Fue ahí donde hubo un objeto que me llamó especialmente la atención: una reproducción de la cultura molle.
Javier Neira Stuardo, el autor de la pieza, me contó acerca de cómo las realiza. Fue una verdadera clase magistral respecto a la investigación y proceso que realiza para obtener estas obras.
Así fue que me enteré que la cultura molle fue el pueblo antecesor a los llamados diaguitas chilenos. Además de ser los primeros alfareros de la zona semiárida de nuestro país, unos 150 años antes de Cristo. Este pueblo se desarrolló en el llamado Norte Chico entre el 300 a.C. y el 800 d.C. Los sitios, ubicados en la IV Región, se encuentran al sur de la Quebrada Los Choros hasta la zona de Illapel y Salamanca, en las cercanías del Choapa. Pero también se hallan en la zona de Río Hurtado.
Su trabajo en la cerámica se caracterizó en cuanto a una mayor altura de las piezas, las que tenían una notable simetría espacial y bases planas, diferentes a la diaguita. Por lo general, estas figuras representaban el desarrollo de la tradición pastoril, por lo que los motivos solían ser animales. Las rayas pintadas y la geometría eran parte de las figuras zoomorfas.
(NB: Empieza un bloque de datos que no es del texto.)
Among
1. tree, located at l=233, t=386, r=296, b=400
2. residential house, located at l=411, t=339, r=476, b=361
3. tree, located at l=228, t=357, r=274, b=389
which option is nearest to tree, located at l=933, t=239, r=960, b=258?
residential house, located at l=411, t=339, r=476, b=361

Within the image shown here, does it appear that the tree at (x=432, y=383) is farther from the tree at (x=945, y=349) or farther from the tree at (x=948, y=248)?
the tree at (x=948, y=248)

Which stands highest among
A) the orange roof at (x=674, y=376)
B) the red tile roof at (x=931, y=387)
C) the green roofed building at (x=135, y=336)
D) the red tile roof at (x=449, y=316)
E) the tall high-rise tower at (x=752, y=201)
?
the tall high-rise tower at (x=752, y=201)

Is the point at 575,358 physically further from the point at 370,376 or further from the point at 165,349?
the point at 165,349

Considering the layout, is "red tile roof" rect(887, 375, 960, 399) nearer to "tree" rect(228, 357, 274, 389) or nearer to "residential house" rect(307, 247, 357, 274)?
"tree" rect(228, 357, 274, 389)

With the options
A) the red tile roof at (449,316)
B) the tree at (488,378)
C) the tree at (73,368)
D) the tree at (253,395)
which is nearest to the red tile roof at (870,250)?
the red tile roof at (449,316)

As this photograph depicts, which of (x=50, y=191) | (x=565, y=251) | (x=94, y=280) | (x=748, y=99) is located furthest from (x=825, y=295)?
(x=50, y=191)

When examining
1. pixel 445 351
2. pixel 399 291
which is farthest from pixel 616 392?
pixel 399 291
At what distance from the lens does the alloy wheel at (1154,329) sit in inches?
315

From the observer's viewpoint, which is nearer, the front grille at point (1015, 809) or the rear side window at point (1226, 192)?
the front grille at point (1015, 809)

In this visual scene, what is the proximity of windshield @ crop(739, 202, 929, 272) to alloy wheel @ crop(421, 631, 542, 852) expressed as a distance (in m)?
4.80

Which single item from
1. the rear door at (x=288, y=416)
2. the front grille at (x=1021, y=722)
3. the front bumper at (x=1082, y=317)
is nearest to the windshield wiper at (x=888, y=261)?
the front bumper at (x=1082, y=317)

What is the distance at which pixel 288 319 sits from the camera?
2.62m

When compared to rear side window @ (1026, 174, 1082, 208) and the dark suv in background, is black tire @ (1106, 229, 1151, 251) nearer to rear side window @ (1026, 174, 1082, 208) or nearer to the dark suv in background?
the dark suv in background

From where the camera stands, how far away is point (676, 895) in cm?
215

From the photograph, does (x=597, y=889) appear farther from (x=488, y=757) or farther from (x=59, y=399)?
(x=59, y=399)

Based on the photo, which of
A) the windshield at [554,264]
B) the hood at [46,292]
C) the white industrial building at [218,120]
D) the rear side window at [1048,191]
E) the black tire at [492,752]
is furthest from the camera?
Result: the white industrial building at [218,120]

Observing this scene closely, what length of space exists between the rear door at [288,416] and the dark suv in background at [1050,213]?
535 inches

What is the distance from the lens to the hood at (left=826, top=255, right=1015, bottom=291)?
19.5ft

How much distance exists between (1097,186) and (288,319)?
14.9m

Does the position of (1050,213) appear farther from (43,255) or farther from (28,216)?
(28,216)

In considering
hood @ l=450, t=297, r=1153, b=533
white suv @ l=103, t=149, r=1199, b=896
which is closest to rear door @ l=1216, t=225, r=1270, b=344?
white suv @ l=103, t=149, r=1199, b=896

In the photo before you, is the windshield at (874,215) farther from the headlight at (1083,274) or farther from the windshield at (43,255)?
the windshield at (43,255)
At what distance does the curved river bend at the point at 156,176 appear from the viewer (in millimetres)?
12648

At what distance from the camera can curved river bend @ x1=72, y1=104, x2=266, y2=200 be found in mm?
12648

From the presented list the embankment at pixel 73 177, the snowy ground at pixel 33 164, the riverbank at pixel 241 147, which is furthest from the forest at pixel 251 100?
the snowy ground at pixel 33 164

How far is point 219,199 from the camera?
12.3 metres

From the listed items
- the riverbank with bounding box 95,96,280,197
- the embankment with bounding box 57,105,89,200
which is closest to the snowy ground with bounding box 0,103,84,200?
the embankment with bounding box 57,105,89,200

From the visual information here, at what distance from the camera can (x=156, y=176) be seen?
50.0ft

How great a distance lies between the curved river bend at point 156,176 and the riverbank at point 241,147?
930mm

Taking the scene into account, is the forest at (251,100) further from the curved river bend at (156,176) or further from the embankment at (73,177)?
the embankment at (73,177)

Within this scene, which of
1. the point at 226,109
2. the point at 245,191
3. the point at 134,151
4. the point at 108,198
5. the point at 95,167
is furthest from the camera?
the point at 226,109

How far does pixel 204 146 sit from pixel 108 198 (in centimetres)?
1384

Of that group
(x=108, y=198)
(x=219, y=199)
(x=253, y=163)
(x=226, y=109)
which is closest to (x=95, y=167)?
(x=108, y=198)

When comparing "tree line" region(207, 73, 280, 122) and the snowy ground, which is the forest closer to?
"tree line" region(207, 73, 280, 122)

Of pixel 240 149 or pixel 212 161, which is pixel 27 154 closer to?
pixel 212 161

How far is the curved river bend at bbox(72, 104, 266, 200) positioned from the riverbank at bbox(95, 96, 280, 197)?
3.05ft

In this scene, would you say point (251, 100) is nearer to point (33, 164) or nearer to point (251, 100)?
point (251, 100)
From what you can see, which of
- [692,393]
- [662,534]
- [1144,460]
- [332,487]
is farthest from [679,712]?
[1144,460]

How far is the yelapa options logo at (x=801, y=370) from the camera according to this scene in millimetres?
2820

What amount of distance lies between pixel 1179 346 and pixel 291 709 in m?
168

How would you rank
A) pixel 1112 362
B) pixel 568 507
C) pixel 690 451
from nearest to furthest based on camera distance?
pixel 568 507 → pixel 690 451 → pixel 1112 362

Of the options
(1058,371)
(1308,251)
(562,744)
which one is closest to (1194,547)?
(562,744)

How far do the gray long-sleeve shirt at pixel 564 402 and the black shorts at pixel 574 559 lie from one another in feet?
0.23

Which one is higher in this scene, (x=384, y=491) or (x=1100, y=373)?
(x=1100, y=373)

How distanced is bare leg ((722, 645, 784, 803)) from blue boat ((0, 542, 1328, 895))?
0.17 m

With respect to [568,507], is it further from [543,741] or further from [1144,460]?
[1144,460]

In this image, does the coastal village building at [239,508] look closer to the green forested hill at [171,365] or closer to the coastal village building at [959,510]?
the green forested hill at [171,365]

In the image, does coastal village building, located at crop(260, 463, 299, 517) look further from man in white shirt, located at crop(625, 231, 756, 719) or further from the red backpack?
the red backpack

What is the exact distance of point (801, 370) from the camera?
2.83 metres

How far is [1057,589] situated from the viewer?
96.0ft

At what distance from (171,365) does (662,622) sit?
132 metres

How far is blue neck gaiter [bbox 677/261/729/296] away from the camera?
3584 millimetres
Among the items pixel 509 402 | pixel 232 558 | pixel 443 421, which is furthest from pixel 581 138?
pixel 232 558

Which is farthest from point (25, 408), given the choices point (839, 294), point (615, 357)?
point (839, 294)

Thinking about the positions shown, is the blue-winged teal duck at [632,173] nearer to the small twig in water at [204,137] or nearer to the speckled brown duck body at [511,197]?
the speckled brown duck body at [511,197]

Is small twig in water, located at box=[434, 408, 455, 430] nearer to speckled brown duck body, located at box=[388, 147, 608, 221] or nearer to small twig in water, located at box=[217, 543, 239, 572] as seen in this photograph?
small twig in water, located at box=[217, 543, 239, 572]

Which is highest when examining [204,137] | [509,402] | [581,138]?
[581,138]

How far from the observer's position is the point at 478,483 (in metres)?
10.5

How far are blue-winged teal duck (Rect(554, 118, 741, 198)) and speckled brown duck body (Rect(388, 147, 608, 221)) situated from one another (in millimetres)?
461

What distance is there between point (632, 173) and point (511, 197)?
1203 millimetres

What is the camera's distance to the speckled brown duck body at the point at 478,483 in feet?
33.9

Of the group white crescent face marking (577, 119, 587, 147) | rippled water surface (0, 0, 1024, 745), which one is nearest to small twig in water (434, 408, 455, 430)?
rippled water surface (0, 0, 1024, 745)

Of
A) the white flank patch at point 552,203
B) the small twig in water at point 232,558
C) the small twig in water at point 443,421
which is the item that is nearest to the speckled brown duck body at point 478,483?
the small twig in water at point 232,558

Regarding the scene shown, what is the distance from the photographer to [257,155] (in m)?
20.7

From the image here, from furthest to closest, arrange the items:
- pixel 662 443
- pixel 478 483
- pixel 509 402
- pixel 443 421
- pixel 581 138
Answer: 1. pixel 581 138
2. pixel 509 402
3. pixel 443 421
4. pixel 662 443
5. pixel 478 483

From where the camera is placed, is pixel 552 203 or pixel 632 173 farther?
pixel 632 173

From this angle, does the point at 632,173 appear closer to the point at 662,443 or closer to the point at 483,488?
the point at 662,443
Posterior a la cultura molle se desarrolló la de las Ánimas, entre el año 800 al 1200 d.C. Un tanto diferente a la primera, esta población aglutinó pastores, agricultores y pescadores. Si bien sucedió a los molles en términos cronológicos, no necesariamente fue continuadora de su cultura. El territorio de las Ánimas abarcó el valle de Copiapó (y parte de su litoral) y las cuencas de los ríos Hurtado y Limarí. Posterior a estas culturas vino la diaguita, que sobrevivió a la invasión incaica, pero no así a la española, ya que prácticamente fue absorbida por el nuevo sistema imperante que rigió durante la Colonia.